The European Parliament has always led the way when it comes to sustainability, pushing the European Union to be more ambitious. Meeting in Strasbourg on Wednesday, November 22, MEPs can use their power to shape one of the EU’s most important environmental laws of recent years, when they vote on the draft EU Packaging and Packaging Waste Regulation (PPWR). Their votes can ensure the new packaging rules are not just fair but effective in setting clear environmental standards.
A lot is at stake here. The PPWR aims to cut needless packaging and packaging waste in all areas of the economy, but the legislation needs to be strong and tight so that everyone plays their part.
Unfortunately, that is not the case in the current version.

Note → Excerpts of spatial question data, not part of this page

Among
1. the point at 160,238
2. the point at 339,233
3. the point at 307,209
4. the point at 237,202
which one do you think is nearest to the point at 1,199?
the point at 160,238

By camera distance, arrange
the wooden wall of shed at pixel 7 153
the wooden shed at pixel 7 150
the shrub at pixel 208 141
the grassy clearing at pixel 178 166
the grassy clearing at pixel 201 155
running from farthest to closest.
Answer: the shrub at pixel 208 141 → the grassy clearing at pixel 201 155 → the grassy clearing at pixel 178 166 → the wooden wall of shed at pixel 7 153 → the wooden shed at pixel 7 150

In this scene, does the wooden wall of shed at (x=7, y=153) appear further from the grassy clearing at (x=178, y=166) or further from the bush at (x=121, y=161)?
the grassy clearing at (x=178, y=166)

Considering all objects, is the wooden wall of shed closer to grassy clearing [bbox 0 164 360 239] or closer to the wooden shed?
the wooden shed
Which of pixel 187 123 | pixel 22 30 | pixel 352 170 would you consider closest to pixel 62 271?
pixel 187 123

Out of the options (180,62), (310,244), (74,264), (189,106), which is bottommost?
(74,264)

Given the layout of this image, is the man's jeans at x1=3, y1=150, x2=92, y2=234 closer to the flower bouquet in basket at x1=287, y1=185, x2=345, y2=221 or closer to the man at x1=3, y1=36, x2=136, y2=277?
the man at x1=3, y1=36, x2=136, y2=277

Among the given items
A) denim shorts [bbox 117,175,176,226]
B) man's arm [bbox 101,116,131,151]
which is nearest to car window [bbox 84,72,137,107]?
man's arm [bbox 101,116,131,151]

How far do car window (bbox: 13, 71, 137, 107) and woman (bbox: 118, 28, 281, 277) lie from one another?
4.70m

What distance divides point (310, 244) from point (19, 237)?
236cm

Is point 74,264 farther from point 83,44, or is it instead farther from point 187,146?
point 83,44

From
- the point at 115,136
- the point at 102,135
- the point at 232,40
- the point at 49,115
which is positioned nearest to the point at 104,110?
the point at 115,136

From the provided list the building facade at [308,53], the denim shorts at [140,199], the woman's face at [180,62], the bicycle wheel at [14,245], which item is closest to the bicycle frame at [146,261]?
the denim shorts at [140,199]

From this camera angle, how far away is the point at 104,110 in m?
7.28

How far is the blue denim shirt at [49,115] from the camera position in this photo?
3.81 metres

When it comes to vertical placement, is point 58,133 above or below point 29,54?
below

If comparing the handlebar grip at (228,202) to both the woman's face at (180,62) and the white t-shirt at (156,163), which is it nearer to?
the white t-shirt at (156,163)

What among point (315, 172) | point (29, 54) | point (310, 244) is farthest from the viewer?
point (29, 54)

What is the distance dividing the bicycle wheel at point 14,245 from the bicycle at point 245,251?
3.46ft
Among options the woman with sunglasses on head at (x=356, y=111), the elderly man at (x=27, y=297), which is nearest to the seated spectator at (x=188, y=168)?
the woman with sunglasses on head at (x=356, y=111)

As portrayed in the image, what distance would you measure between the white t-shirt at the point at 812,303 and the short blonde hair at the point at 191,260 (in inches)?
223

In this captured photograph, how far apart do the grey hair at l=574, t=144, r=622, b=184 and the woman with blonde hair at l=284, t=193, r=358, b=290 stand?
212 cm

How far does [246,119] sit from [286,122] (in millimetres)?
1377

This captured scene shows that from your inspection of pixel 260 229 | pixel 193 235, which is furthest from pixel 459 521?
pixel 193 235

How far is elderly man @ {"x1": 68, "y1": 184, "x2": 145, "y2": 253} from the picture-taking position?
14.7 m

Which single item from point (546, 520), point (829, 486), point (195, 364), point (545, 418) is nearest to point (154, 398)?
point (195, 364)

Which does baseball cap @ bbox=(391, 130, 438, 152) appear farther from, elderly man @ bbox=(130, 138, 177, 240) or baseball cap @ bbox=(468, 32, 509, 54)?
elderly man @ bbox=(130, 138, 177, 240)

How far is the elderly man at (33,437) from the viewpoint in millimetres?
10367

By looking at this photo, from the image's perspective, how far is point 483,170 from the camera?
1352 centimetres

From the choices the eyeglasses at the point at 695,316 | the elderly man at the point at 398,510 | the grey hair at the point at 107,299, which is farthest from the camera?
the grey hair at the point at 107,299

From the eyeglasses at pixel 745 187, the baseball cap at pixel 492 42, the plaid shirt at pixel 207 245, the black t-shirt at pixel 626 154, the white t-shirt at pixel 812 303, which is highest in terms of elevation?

The draft PPWR favours some economic sectors and discriminates against others – and that is particularly the case in the drinks industry. If left unchanged, the legislation would unnecessarily lead to more packaging on the market. With the eyes of the world on the EU, we cannot allow loopholes that let some sectors wriggle out of their environmental responsibilities.
But there is a chance to redress this oversight and save the packaging rulebook.
When MEPs vote, they can amend the legislation and ensure a level playing field in the drinks packaging market. MEP Ivan Stefanec, with support from a coalition of MEPs across the political spectrum, has proposed Amendments 447 – 449 to address the most egregious instances of favouritism that have been left there.
What do these amendments do?
They address two major issues that apply to the beer sector but not others: packaging reuse targets and mandatory participation in national deposit return systems (DRS).
Unlike other beverage sectors, brewers already sell half their produce in reusable packaging, returned through well-established, well-functioning systems in many countries. DRS, in place across the world, encourage more people to recycle drinks containers, such as bottles and cans. Two-thirds of glass beer bottles are reused, whilst the other third can be recycled.
But in its current form as voted by the Environment Committee (ENVI), the PPWR report provides a full exemption from mandatory DRS for wine, aromatised wine products and spirit drinks. And it does so without any legal or environmental justification.
This undermines the EU’s Single Market principle of non-discrimination, which recognises that alcoholic beverages – notably wine and beer – are competing products and should not be treated differently. It also undermines the entire environmental principle of the legislation.
The PPWR should instead ensure Europe has a level playing field where all alcoholic beverages play by the same rules, with everyone contributing fairly. Amendments 447 and 449 simply remove the unjustified exemptions.
Stefanec’s Amendment 448 deals with reuse to ensure it applies across all alcoholic drinks categories: it sets targets of 10% for 2030 and 25% for 2040 for the percentage of beverages that should be made available in reusable packaging – all while allowing manufacturers flexibility to achieve reuse targets across their portfolio.
These amendments may seem small but they would have a huge impact not just on the beer sector but on the environment as a whole.
Brewers are proud of their record of sustainability: we lead the way on recycling, reuse and reduction. Our kegs are the ultimate sustainable vessel, lasting decades before being recycled again. But we should not be the ones doing it on our own. Other sectors should not be given a free pass when it comes to cutting packaging and packaging waste.
That is why we are asking MEPs to back the Stefanec amendments. They can make the PPWR fair and effective. That would be better for Europe and the environment.